(A run of records)
● ● ● ● ●
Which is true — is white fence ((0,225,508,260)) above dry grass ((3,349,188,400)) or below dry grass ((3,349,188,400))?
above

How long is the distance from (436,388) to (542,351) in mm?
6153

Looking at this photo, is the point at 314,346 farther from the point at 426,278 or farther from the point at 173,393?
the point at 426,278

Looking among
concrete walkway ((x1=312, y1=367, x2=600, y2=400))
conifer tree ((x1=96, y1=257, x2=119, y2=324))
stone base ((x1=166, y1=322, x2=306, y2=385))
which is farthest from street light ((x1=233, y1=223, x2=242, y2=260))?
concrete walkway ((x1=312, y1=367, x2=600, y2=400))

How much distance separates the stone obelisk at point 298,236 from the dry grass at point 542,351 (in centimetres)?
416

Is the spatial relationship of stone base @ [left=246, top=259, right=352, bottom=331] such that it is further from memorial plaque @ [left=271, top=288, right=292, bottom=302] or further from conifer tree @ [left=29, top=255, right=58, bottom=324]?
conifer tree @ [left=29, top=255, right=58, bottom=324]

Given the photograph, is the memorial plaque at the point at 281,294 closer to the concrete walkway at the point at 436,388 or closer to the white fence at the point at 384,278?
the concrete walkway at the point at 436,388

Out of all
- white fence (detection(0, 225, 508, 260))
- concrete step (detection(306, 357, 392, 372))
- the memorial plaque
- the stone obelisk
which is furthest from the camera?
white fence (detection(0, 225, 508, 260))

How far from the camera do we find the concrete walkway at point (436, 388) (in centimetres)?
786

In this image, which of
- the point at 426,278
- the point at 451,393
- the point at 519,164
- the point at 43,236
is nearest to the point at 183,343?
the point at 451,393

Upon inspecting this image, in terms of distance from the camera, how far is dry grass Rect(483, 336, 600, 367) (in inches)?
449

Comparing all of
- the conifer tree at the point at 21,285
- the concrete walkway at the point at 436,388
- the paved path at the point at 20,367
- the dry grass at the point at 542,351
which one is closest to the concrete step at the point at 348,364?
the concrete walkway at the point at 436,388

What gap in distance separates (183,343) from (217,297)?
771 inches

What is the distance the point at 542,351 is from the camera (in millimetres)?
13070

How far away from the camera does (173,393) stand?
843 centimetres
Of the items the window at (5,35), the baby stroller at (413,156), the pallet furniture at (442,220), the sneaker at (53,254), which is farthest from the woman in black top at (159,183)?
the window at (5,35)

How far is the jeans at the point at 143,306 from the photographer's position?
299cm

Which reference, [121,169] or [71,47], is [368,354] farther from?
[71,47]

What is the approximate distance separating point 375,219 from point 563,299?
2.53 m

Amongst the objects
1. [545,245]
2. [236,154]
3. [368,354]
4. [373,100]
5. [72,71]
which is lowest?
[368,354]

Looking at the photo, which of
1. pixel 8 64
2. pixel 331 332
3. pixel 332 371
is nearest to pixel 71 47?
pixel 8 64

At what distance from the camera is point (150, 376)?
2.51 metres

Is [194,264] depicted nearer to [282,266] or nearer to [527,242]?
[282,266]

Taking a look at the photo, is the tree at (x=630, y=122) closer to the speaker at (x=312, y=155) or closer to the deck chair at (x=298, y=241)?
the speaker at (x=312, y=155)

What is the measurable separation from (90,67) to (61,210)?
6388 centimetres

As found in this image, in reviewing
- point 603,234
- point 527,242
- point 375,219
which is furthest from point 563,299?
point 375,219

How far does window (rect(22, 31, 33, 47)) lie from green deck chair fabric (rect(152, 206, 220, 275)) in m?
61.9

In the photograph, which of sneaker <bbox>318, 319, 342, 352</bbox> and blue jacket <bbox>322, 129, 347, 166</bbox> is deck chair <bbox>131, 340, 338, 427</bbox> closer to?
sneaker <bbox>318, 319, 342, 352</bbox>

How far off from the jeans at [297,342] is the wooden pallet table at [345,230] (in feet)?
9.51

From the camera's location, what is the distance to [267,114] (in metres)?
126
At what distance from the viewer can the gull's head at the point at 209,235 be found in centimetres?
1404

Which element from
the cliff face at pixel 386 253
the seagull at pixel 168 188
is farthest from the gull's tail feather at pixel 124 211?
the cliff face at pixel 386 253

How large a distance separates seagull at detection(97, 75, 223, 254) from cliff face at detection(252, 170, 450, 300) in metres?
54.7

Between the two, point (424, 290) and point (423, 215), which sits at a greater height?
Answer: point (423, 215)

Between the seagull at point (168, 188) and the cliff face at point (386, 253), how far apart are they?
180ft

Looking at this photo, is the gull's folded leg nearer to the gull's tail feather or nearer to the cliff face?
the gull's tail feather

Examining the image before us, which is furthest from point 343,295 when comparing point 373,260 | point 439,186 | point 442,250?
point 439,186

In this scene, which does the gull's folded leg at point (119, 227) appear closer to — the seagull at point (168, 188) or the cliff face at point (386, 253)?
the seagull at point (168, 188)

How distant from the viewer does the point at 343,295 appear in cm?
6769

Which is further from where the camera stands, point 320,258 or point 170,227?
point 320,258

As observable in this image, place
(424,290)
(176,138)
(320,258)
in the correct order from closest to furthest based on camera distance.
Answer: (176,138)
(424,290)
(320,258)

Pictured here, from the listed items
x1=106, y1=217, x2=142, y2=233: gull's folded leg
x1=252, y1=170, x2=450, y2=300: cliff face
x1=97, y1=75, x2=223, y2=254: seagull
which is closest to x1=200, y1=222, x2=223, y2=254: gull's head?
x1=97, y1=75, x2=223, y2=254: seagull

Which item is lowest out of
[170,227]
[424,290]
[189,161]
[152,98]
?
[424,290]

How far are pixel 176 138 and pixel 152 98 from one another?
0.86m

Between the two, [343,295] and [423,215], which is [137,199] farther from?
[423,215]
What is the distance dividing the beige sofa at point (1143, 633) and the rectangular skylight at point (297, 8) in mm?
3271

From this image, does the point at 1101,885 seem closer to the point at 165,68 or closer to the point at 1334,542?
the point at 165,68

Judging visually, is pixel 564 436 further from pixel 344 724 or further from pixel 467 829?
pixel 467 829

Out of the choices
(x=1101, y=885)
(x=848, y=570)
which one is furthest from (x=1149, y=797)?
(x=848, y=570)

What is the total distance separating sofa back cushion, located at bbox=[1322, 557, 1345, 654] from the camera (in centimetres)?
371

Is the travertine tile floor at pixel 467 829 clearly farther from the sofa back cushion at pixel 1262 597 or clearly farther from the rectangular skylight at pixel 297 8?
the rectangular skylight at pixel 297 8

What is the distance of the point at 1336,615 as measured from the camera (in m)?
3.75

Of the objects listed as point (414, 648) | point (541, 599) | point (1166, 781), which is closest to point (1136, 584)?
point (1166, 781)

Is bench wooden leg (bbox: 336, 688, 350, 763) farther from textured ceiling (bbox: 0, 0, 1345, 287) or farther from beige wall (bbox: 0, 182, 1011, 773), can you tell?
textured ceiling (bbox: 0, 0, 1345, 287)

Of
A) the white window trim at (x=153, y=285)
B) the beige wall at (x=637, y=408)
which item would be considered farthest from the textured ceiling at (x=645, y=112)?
● ● ● ● ●
> **Written request**
Nothing may be left out: return each entry exactly as it reads.

> **Answer to the problem**
Which is true — is white fence ((0,225,508,260)) above dry grass ((3,349,188,400)) or below dry grass ((3,349,188,400))?
above

How long is the distance from (436,388) to (542,351) in mm?
6153

Looking at this photo, is the point at 314,346 farther from the point at 426,278 or farther from the point at 173,393?
the point at 426,278

Looking among
concrete walkway ((x1=312, y1=367, x2=600, y2=400))
conifer tree ((x1=96, y1=257, x2=119, y2=324))
stone base ((x1=166, y1=322, x2=306, y2=385))
which is farthest from street light ((x1=233, y1=223, x2=242, y2=260))?
concrete walkway ((x1=312, y1=367, x2=600, y2=400))

How much distance separates the stone obelisk at point 298,236 from the dry grass at point 542,351 (in centimetres)?
416

Is the spatial relationship of stone base @ [left=246, top=259, right=352, bottom=331] such that it is further from memorial plaque @ [left=271, top=288, right=292, bottom=302] or further from conifer tree @ [left=29, top=255, right=58, bottom=324]?
conifer tree @ [left=29, top=255, right=58, bottom=324]

Given the photograph, is the memorial plaque at the point at 281,294 closer to the concrete walkway at the point at 436,388 or closer to the white fence at the point at 384,278?
the concrete walkway at the point at 436,388

Out of all
- white fence (detection(0, 225, 508, 260))
- concrete step (detection(306, 357, 392, 372))
- the memorial plaque
- the stone obelisk
which is furthest from the camera?
white fence (detection(0, 225, 508, 260))

How far from the camera do we find the concrete walkway at point (436, 388) (in centimetres)?
786

In this image, which of
- the point at 426,278
- the point at 451,393
- the point at 519,164
- the point at 43,236
is nearest to the point at 183,343?
the point at 451,393

Upon inspecting this image, in terms of distance from the camera, how far is dry grass Rect(483, 336, 600, 367) (in inches)?
449

Comparing all of
- the conifer tree at the point at 21,285
- the concrete walkway at the point at 436,388
- the paved path at the point at 20,367
- the dry grass at the point at 542,351
which one is closest to the concrete step at the point at 348,364?
the concrete walkway at the point at 436,388

What gap in distance separates (183,343) from (217,297)?
771 inches

What is the distance the point at 542,351 is from the camera (in millimetres)?
13070

How far away from the camera does (173,393) stand?
843 centimetres
Of the items the window at (5,35), the baby stroller at (413,156), the pallet furniture at (442,220), the sneaker at (53,254), which is farthest from the woman in black top at (159,183)?
the window at (5,35)

How far is the jeans at the point at 143,306 from the photographer's position?
299cm

Which reference, [121,169] or [71,47], is [368,354] farther from?
[71,47]

What is the approximate distance separating point 375,219 from point 563,299?
2.53 m

Amongst the objects
1. [545,245]
2. [236,154]
3. [368,354]
4. [373,100]
5. [72,71]
which is lowest?
[368,354]

Looking at the photo, which of
1. pixel 8 64
2. pixel 331 332
3. pixel 332 371
is nearest to pixel 71 47?
pixel 8 64

At what distance from the camera is point (150, 376)?
2.51 metres

Is [194,264] depicted nearer to [282,266] or nearer to [527,242]?
[282,266]

Taking a look at the photo, is the tree at (x=630, y=122) closer to the speaker at (x=312, y=155) or closer to the deck chair at (x=298, y=241)?
the speaker at (x=312, y=155)

What is the measurable separation from (90,67) to (61,210)?
6388 centimetres

As found in this image, in reviewing
- point 603,234
- point 527,242
- point 375,219
which is furthest from point 563,299?
point 375,219

How far does window (rect(22, 31, 33, 47)) lie from green deck chair fabric (rect(152, 206, 220, 275)) in m?
61.9

In the photograph, which of sneaker <bbox>318, 319, 342, 352</bbox> and blue jacket <bbox>322, 129, 347, 166</bbox> is deck chair <bbox>131, 340, 338, 427</bbox> closer to?
sneaker <bbox>318, 319, 342, 352</bbox>

How far off from the jeans at [297,342] is the wooden pallet table at [345,230] (in feet)?
9.51

From the camera's location, what is the distance to [267,114] (in metres)?
126
At what distance from the viewer can the gull's head at the point at 209,235 be found in centimetres?
1404

Which element from
the cliff face at pixel 386 253
the seagull at pixel 168 188
is farthest from the gull's tail feather at pixel 124 211?
the cliff face at pixel 386 253

How large a distance separates seagull at detection(97, 75, 223, 254) from cliff face at detection(252, 170, 450, 300) in metres?
54.7

Between the two, point (424, 290) and point (423, 215), which sits at a greater height?
Answer: point (423, 215)

Between the seagull at point (168, 188) and the cliff face at point (386, 253), how far apart are they?
180ft

Looking at this photo, is the gull's folded leg nearer to the gull's tail feather or nearer to the cliff face?
the gull's tail feather

Examining the image before us, which is furthest from point 343,295 when comparing point 373,260 | point 439,186 | point 442,250?
point 439,186

In this scene, which does the gull's folded leg at point (119, 227) appear closer to — the seagull at point (168, 188) or the cliff face at point (386, 253)?
the seagull at point (168, 188)

How distant from the viewer does the point at 343,295 appear in cm?
6769

Which is further from where the camera stands, point 320,258 or point 170,227?
point 320,258

As observable in this image, place
(424,290)
(176,138)
(320,258)
in the correct order from closest to furthest based on camera distance.
Answer: (176,138)
(424,290)
(320,258)

Pictured here, from the listed items
x1=106, y1=217, x2=142, y2=233: gull's folded leg
x1=252, y1=170, x2=450, y2=300: cliff face
x1=97, y1=75, x2=223, y2=254: seagull
which is closest to x1=200, y1=222, x2=223, y2=254: gull's head?
x1=97, y1=75, x2=223, y2=254: seagull

Which item is lowest out of
[170,227]
[424,290]
[189,161]
[152,98]
?
[424,290]

How far are pixel 176 138 and pixel 152 98 from one another?
0.86m

Between the two, [343,295] and [423,215], which is [137,199] farther from?
[423,215]
What is the distance dividing the beige sofa at point (1143, 633) and the rectangular skylight at point (297, 8) in mm?
3271

From this image, does the point at 1101,885 seem closer to the point at 165,68 or closer to the point at 1334,542?
the point at 165,68

Judging visually, is pixel 564 436 further from pixel 344 724 or further from pixel 467 829?
pixel 467 829

Out of the choices
(x=1101, y=885)
(x=848, y=570)
which one is furthest from (x=1149, y=797)?
(x=848, y=570)

What is the total distance separating sofa back cushion, located at bbox=[1322, 557, 1345, 654] from the camera (in centimetres)?
371

Is the travertine tile floor at pixel 467 829 clearly farther from the sofa back cushion at pixel 1262 597 or clearly farther from the rectangular skylight at pixel 297 8?
the rectangular skylight at pixel 297 8

What is the distance of the point at 1336,615 as measured from the camera (in m)?
3.75

Of the objects listed as point (414, 648) | point (541, 599) | point (1166, 781), which is closest to point (1136, 584)?
point (1166, 781)

Is bench wooden leg (bbox: 336, 688, 350, 763) farther from textured ceiling (bbox: 0, 0, 1345, 287) or farther from beige wall (bbox: 0, 182, 1011, 773), can you tell?
textured ceiling (bbox: 0, 0, 1345, 287)

Of
A) the white window trim at (x=153, y=285)
B) the beige wall at (x=637, y=408)
which item would be considered farthest from the textured ceiling at (x=645, y=112)?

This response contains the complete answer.